§ **Excerpted passage**
● ● ● ●

Let’s briefly review some of the steps in a typical text analysis pipeline:
1] Construct a document-term matrix (DTM). In other words, the first step is to vectorize text by creating a map from words or n-grams to a vector space.
2] Fit a model to that DTM. These models might include text classification, topic modeling, similarity search, etc. Fitting the model will include tuning and validating the model.
3] Use train model for prediction
Following packages are required for this project
library(text2vec)
library(data.table)
library(magrittr)
library(caTools)
library(glmnet)
## Loading required package: Matrix
## Loading required package: foreach
## Loaded glmnet 2.0-5
library(caret)
## Loading required package: ggplot2
ReadInput = function(DirPath, DocType)
{
Files = list.files(DirPath)
FileList = NULL
for(i in 1:length(Files))
{
FilePath <-paste0(DirPath, "/", Files[1])
FileText <-readLines(FilePath)
if(!is.na(FileText) && length(FileText) > 0)
TempList <- list(paste(FileText, collapse="\n"))
FileList = c(FileList,TempList)
}
DocDF <-as.data.frame(unlist(FileList),stringsAsFactors = FALSE)
DocDF$Type <- ifelse(DocType == "Spam",1, 0)
colnames(DocDF) <- c("Text","Type")
return(DocDF)
}
CreateDocumentTermMatrix = function(DataInput)
{
PreProcess.Fun = tolower
Tokenizing.Fun = word_tokenizer
Tokenizer = itoken(DataInput$Text,
preprocessor = PreProcess.Fun,
tokenizer = Tokenizing.Fun,
ids = DataInput$Id,
progressbar = FALSE)
Document.Vocab = create_vocabulary(Tokenizer)
Vectorizer = vocab_vectorizer(Document.Vocab)
Doc.Term.Matrix = create_dtm(Tokenizer, Vectorizer)
return(Doc.Term.Matrix)
}
First of all let’s split out dataset into two parts - train and test.
# Create Input Data frame
Ham.DF = ReadInput("D:/MSDS/ExternalData/Ham", "Ham")
Spam.DF = ReadInput("D:/MSDS/ExternalData/Spam/", "Spam")
Doc.DF <- rbind(Ham.DF, Spam.DF)
Doc.DF = cbind(Id=rownames(Doc.DF), Doc.DF)
set.seed(123)
sample = sample.split(Doc.DF$Id, SplitRatio = 0.70)
Train.Doc.DF = subset(Doc.DF, sample==TRUE)
Test.Doc.DF = subset(Doc.DF, sample==FALSE)
To represent documents in vector space, we first have to create mappings from terms to term IDS. We call them terms instead of words because they can be arbitrary n-grams not just single words. We represent a set of documents as a sparse matrix, where each row corresponds to a document and each column corresponds to a term. This can be done in 2 ways: using the vocabulary itself or by feature hashing.
Train.DTM = CreateDocumentTermMatrix(Train.Doc.DF)
Test.DTM = CreateDocumentTermMatrix(Test.Doc.DF)

● ● ● ●

§ **Supplied entries**
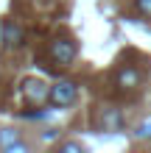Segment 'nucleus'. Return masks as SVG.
I'll return each mask as SVG.
<instances>
[{
    "instance_id": "obj_9",
    "label": "nucleus",
    "mask_w": 151,
    "mask_h": 153,
    "mask_svg": "<svg viewBox=\"0 0 151 153\" xmlns=\"http://www.w3.org/2000/svg\"><path fill=\"white\" fill-rule=\"evenodd\" d=\"M59 150H65V153H81L84 148L78 145V142H65V145H59Z\"/></svg>"
},
{
    "instance_id": "obj_5",
    "label": "nucleus",
    "mask_w": 151,
    "mask_h": 153,
    "mask_svg": "<svg viewBox=\"0 0 151 153\" xmlns=\"http://www.w3.org/2000/svg\"><path fill=\"white\" fill-rule=\"evenodd\" d=\"M140 81H143V75H140L137 67H131V64L120 67V73H118V86L120 89H137Z\"/></svg>"
},
{
    "instance_id": "obj_3",
    "label": "nucleus",
    "mask_w": 151,
    "mask_h": 153,
    "mask_svg": "<svg viewBox=\"0 0 151 153\" xmlns=\"http://www.w3.org/2000/svg\"><path fill=\"white\" fill-rule=\"evenodd\" d=\"M23 95H25V100H28V103H45L48 95H50V86L42 78H28L23 84Z\"/></svg>"
},
{
    "instance_id": "obj_8",
    "label": "nucleus",
    "mask_w": 151,
    "mask_h": 153,
    "mask_svg": "<svg viewBox=\"0 0 151 153\" xmlns=\"http://www.w3.org/2000/svg\"><path fill=\"white\" fill-rule=\"evenodd\" d=\"M134 6L143 17H151V0H134Z\"/></svg>"
},
{
    "instance_id": "obj_10",
    "label": "nucleus",
    "mask_w": 151,
    "mask_h": 153,
    "mask_svg": "<svg viewBox=\"0 0 151 153\" xmlns=\"http://www.w3.org/2000/svg\"><path fill=\"white\" fill-rule=\"evenodd\" d=\"M137 134H140V137H151V123H148V125H140Z\"/></svg>"
},
{
    "instance_id": "obj_1",
    "label": "nucleus",
    "mask_w": 151,
    "mask_h": 153,
    "mask_svg": "<svg viewBox=\"0 0 151 153\" xmlns=\"http://www.w3.org/2000/svg\"><path fill=\"white\" fill-rule=\"evenodd\" d=\"M76 97H78V86L73 84V81H56V84L50 86V95H48V100L53 106H70V103H76Z\"/></svg>"
},
{
    "instance_id": "obj_2",
    "label": "nucleus",
    "mask_w": 151,
    "mask_h": 153,
    "mask_svg": "<svg viewBox=\"0 0 151 153\" xmlns=\"http://www.w3.org/2000/svg\"><path fill=\"white\" fill-rule=\"evenodd\" d=\"M48 53H50V59L56 61V64H70V61L76 59V42H70V39H53Z\"/></svg>"
},
{
    "instance_id": "obj_6",
    "label": "nucleus",
    "mask_w": 151,
    "mask_h": 153,
    "mask_svg": "<svg viewBox=\"0 0 151 153\" xmlns=\"http://www.w3.org/2000/svg\"><path fill=\"white\" fill-rule=\"evenodd\" d=\"M3 150H6V153H28V145H25V142H20V139H14V142H8Z\"/></svg>"
},
{
    "instance_id": "obj_7",
    "label": "nucleus",
    "mask_w": 151,
    "mask_h": 153,
    "mask_svg": "<svg viewBox=\"0 0 151 153\" xmlns=\"http://www.w3.org/2000/svg\"><path fill=\"white\" fill-rule=\"evenodd\" d=\"M17 139V131H11V128H3V131H0V145H8V142H14Z\"/></svg>"
},
{
    "instance_id": "obj_4",
    "label": "nucleus",
    "mask_w": 151,
    "mask_h": 153,
    "mask_svg": "<svg viewBox=\"0 0 151 153\" xmlns=\"http://www.w3.org/2000/svg\"><path fill=\"white\" fill-rule=\"evenodd\" d=\"M0 42H3L6 48H20L25 42V33H23V28L14 20H3V25H0Z\"/></svg>"
}]
</instances>
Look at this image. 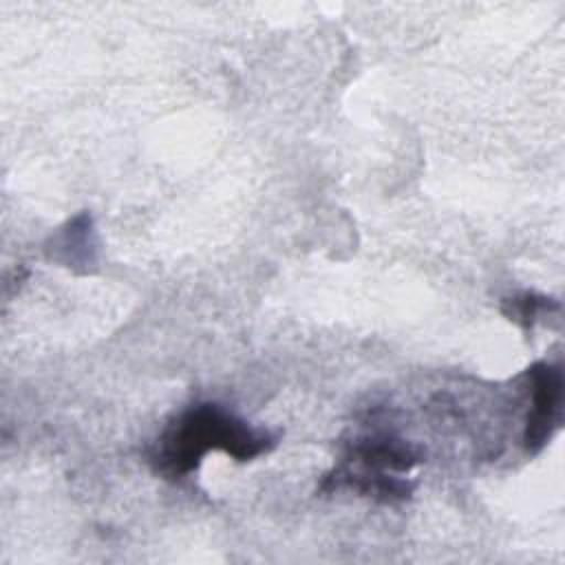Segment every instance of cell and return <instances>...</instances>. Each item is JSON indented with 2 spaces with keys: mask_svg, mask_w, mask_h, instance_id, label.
Returning a JSON list of instances; mask_svg holds the SVG:
<instances>
[{
  "mask_svg": "<svg viewBox=\"0 0 565 565\" xmlns=\"http://www.w3.org/2000/svg\"><path fill=\"white\" fill-rule=\"evenodd\" d=\"M276 439L267 430L247 426L218 404H194L181 413L159 437L150 457L157 472L168 479L190 475L210 450H221L236 461H252L274 448Z\"/></svg>",
  "mask_w": 565,
  "mask_h": 565,
  "instance_id": "6da1fadb",
  "label": "cell"
},
{
  "mask_svg": "<svg viewBox=\"0 0 565 565\" xmlns=\"http://www.w3.org/2000/svg\"><path fill=\"white\" fill-rule=\"evenodd\" d=\"M532 382V408L525 422L523 446L527 455H536L552 439L561 422L563 373L550 362H536L527 369Z\"/></svg>",
  "mask_w": 565,
  "mask_h": 565,
  "instance_id": "7a4b0ae2",
  "label": "cell"
},
{
  "mask_svg": "<svg viewBox=\"0 0 565 565\" xmlns=\"http://www.w3.org/2000/svg\"><path fill=\"white\" fill-rule=\"evenodd\" d=\"M347 461H358L366 472H408L422 461V455L399 439L373 437L358 441Z\"/></svg>",
  "mask_w": 565,
  "mask_h": 565,
  "instance_id": "3957f363",
  "label": "cell"
},
{
  "mask_svg": "<svg viewBox=\"0 0 565 565\" xmlns=\"http://www.w3.org/2000/svg\"><path fill=\"white\" fill-rule=\"evenodd\" d=\"M340 488H349L355 490L358 494L364 497H373L377 501L384 503H393V501H402L413 492V483L399 477H388L386 472H351L349 468L340 466L333 472H329L320 486L322 492L327 490H340Z\"/></svg>",
  "mask_w": 565,
  "mask_h": 565,
  "instance_id": "277c9868",
  "label": "cell"
},
{
  "mask_svg": "<svg viewBox=\"0 0 565 565\" xmlns=\"http://www.w3.org/2000/svg\"><path fill=\"white\" fill-rule=\"evenodd\" d=\"M558 309H561L558 300L547 298V296L536 294V291H523V294L503 298V302H501V313L508 320L521 324L525 331L534 327L539 316L552 313V311H558Z\"/></svg>",
  "mask_w": 565,
  "mask_h": 565,
  "instance_id": "5b68a950",
  "label": "cell"
}]
</instances>
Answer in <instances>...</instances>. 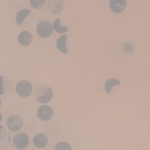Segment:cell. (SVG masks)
<instances>
[{"mask_svg":"<svg viewBox=\"0 0 150 150\" xmlns=\"http://www.w3.org/2000/svg\"><path fill=\"white\" fill-rule=\"evenodd\" d=\"M35 98L39 103L45 104L50 102L53 96V91L50 86L41 85L35 91Z\"/></svg>","mask_w":150,"mask_h":150,"instance_id":"obj_1","label":"cell"},{"mask_svg":"<svg viewBox=\"0 0 150 150\" xmlns=\"http://www.w3.org/2000/svg\"><path fill=\"white\" fill-rule=\"evenodd\" d=\"M36 30L39 36L42 38H46L50 37L52 34L53 27L50 22L43 21L38 24Z\"/></svg>","mask_w":150,"mask_h":150,"instance_id":"obj_2","label":"cell"},{"mask_svg":"<svg viewBox=\"0 0 150 150\" xmlns=\"http://www.w3.org/2000/svg\"><path fill=\"white\" fill-rule=\"evenodd\" d=\"M16 89V92L19 96L22 97H27L31 94L33 87L29 81L22 80L17 84Z\"/></svg>","mask_w":150,"mask_h":150,"instance_id":"obj_3","label":"cell"},{"mask_svg":"<svg viewBox=\"0 0 150 150\" xmlns=\"http://www.w3.org/2000/svg\"><path fill=\"white\" fill-rule=\"evenodd\" d=\"M7 124L9 129L13 131H17L21 130L23 126L22 119L19 116L13 115L8 118Z\"/></svg>","mask_w":150,"mask_h":150,"instance_id":"obj_4","label":"cell"},{"mask_svg":"<svg viewBox=\"0 0 150 150\" xmlns=\"http://www.w3.org/2000/svg\"><path fill=\"white\" fill-rule=\"evenodd\" d=\"M14 145L16 148L23 149L27 147L29 144V139L25 133H19L16 134L13 140Z\"/></svg>","mask_w":150,"mask_h":150,"instance_id":"obj_5","label":"cell"},{"mask_svg":"<svg viewBox=\"0 0 150 150\" xmlns=\"http://www.w3.org/2000/svg\"><path fill=\"white\" fill-rule=\"evenodd\" d=\"M52 109L48 105H43L38 109V116L39 119L43 121H48L53 116Z\"/></svg>","mask_w":150,"mask_h":150,"instance_id":"obj_6","label":"cell"},{"mask_svg":"<svg viewBox=\"0 0 150 150\" xmlns=\"http://www.w3.org/2000/svg\"><path fill=\"white\" fill-rule=\"evenodd\" d=\"M13 87L12 81L7 77L0 76V94L4 95L9 92Z\"/></svg>","mask_w":150,"mask_h":150,"instance_id":"obj_7","label":"cell"},{"mask_svg":"<svg viewBox=\"0 0 150 150\" xmlns=\"http://www.w3.org/2000/svg\"><path fill=\"white\" fill-rule=\"evenodd\" d=\"M110 8L115 13H121L124 10L126 7L125 0H110Z\"/></svg>","mask_w":150,"mask_h":150,"instance_id":"obj_8","label":"cell"},{"mask_svg":"<svg viewBox=\"0 0 150 150\" xmlns=\"http://www.w3.org/2000/svg\"><path fill=\"white\" fill-rule=\"evenodd\" d=\"M47 7L49 10L52 9L51 11L52 14H58L63 10L64 3L62 1H49Z\"/></svg>","mask_w":150,"mask_h":150,"instance_id":"obj_9","label":"cell"},{"mask_svg":"<svg viewBox=\"0 0 150 150\" xmlns=\"http://www.w3.org/2000/svg\"><path fill=\"white\" fill-rule=\"evenodd\" d=\"M33 38L32 34L28 31L21 32L18 35V40L20 44L23 46H28L32 43Z\"/></svg>","mask_w":150,"mask_h":150,"instance_id":"obj_10","label":"cell"},{"mask_svg":"<svg viewBox=\"0 0 150 150\" xmlns=\"http://www.w3.org/2000/svg\"><path fill=\"white\" fill-rule=\"evenodd\" d=\"M34 144L38 148H43L46 146L48 144V139L47 136L43 133L36 134L33 139Z\"/></svg>","mask_w":150,"mask_h":150,"instance_id":"obj_11","label":"cell"},{"mask_svg":"<svg viewBox=\"0 0 150 150\" xmlns=\"http://www.w3.org/2000/svg\"><path fill=\"white\" fill-rule=\"evenodd\" d=\"M67 38V35H62L59 38L57 41V48L62 53H68V50L66 45Z\"/></svg>","mask_w":150,"mask_h":150,"instance_id":"obj_12","label":"cell"},{"mask_svg":"<svg viewBox=\"0 0 150 150\" xmlns=\"http://www.w3.org/2000/svg\"><path fill=\"white\" fill-rule=\"evenodd\" d=\"M31 12L30 10L27 9H23L18 12L16 16V22L18 25L21 26V25L25 18L29 16Z\"/></svg>","mask_w":150,"mask_h":150,"instance_id":"obj_13","label":"cell"},{"mask_svg":"<svg viewBox=\"0 0 150 150\" xmlns=\"http://www.w3.org/2000/svg\"><path fill=\"white\" fill-rule=\"evenodd\" d=\"M120 84H121V83L117 79L114 78L110 79H108L105 84V90H106V92L108 94H109L113 86H116Z\"/></svg>","mask_w":150,"mask_h":150,"instance_id":"obj_14","label":"cell"},{"mask_svg":"<svg viewBox=\"0 0 150 150\" xmlns=\"http://www.w3.org/2000/svg\"><path fill=\"white\" fill-rule=\"evenodd\" d=\"M53 28L57 33L59 34H63L67 31L69 27L65 26H61V23H60V19L59 18L57 19L53 24Z\"/></svg>","mask_w":150,"mask_h":150,"instance_id":"obj_15","label":"cell"},{"mask_svg":"<svg viewBox=\"0 0 150 150\" xmlns=\"http://www.w3.org/2000/svg\"><path fill=\"white\" fill-rule=\"evenodd\" d=\"M45 0H30V3L32 8L35 9H39L42 8L45 4Z\"/></svg>","mask_w":150,"mask_h":150,"instance_id":"obj_16","label":"cell"},{"mask_svg":"<svg viewBox=\"0 0 150 150\" xmlns=\"http://www.w3.org/2000/svg\"><path fill=\"white\" fill-rule=\"evenodd\" d=\"M55 150H72L71 145L66 142H61L57 144Z\"/></svg>","mask_w":150,"mask_h":150,"instance_id":"obj_17","label":"cell"},{"mask_svg":"<svg viewBox=\"0 0 150 150\" xmlns=\"http://www.w3.org/2000/svg\"><path fill=\"white\" fill-rule=\"evenodd\" d=\"M122 49L125 53L129 54L132 53L134 49V46L132 42L127 41L125 42L122 46Z\"/></svg>","mask_w":150,"mask_h":150,"instance_id":"obj_18","label":"cell"},{"mask_svg":"<svg viewBox=\"0 0 150 150\" xmlns=\"http://www.w3.org/2000/svg\"><path fill=\"white\" fill-rule=\"evenodd\" d=\"M7 134V131L6 128L3 125H0V142L6 139Z\"/></svg>","mask_w":150,"mask_h":150,"instance_id":"obj_19","label":"cell"},{"mask_svg":"<svg viewBox=\"0 0 150 150\" xmlns=\"http://www.w3.org/2000/svg\"><path fill=\"white\" fill-rule=\"evenodd\" d=\"M1 120H2V115H1V114L0 113V122L1 121Z\"/></svg>","mask_w":150,"mask_h":150,"instance_id":"obj_20","label":"cell"},{"mask_svg":"<svg viewBox=\"0 0 150 150\" xmlns=\"http://www.w3.org/2000/svg\"><path fill=\"white\" fill-rule=\"evenodd\" d=\"M1 104H2V101H1V99L0 98V107L1 106Z\"/></svg>","mask_w":150,"mask_h":150,"instance_id":"obj_21","label":"cell"}]
</instances>
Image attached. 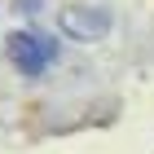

● ● ● ●

§ **Task set**
1. Reproduce the stretch of the R text-analysis tutorial from "library(data.table)" through "ReadInput = function(DirPath, DocType)".
2. Write the next part of the R text-analysis tutorial, picking up after its last line.

§ **Task-by-task results**
1.
library(data.table)
library(magrittr)
library(caTools)
library(glmnet)
## Loading required package: Matrix
## Loading required package: foreach
## Loaded glmnet 2.0-5
library(caret)
## Loading required package: ggplot2
ReadInput = function(DirPath, DocType)

2.
Now we are ready to fit our first model. Here we will use the glmnet package to fit a logistic regression model with an L1 penalty and 10 fold cross-validation.
# Train Model
NFOLDS = 10
t1 = Sys.time()
glmnet_classifier = cv.glmnet(x = Train.DTM, y = Train.Doc.DF$Type,
family = 'binomial',
# L1 penalty
alpha = 1,
# interested in the area under ROC curve
type.measure = "auc",
# 5-fold cross-validation
nfolds = NFOLDS,
# high value is less accurate, but has faster training
thresh = 1e-3,
# again lower number of iterations for faster training
maxit = 1e3)
We have successfully fit a model to our DTM. Now we can check the model’s performance on test data. Note that we use exactly the same functions from prepossessing and tokenization. Also we reuse/use the same vectorizer - function which maps terms to indices.
Imp Note : By examining the output predictions and cross validation results it looks like we can select 0.15 as cutoff for Spam/Ham classification
preds = predict(glmnet_classifier, Test.DTM, type = 'response')
preds = factor(ifelse(preds <= 0.15, 0, 1))
From the below confusion matrix we can see that we have 100% accuracy. We have 100% True Positives and 100% False Positives Model also is doing very good job of avoiding False Positives and False Negative which are 0%. These stats are great!!!
confusionMatrix(preds, factor(Test.Doc.DF$Type), positive = NULL, dnn = c("Prediction","Actual"))
## Confusion Matrix and Statistics
##
## Actual
## Prediction 0 1
## 0 758 0
## 1 0 158
##
## Accuracy : 1
## 95% CI : (0.996, 1)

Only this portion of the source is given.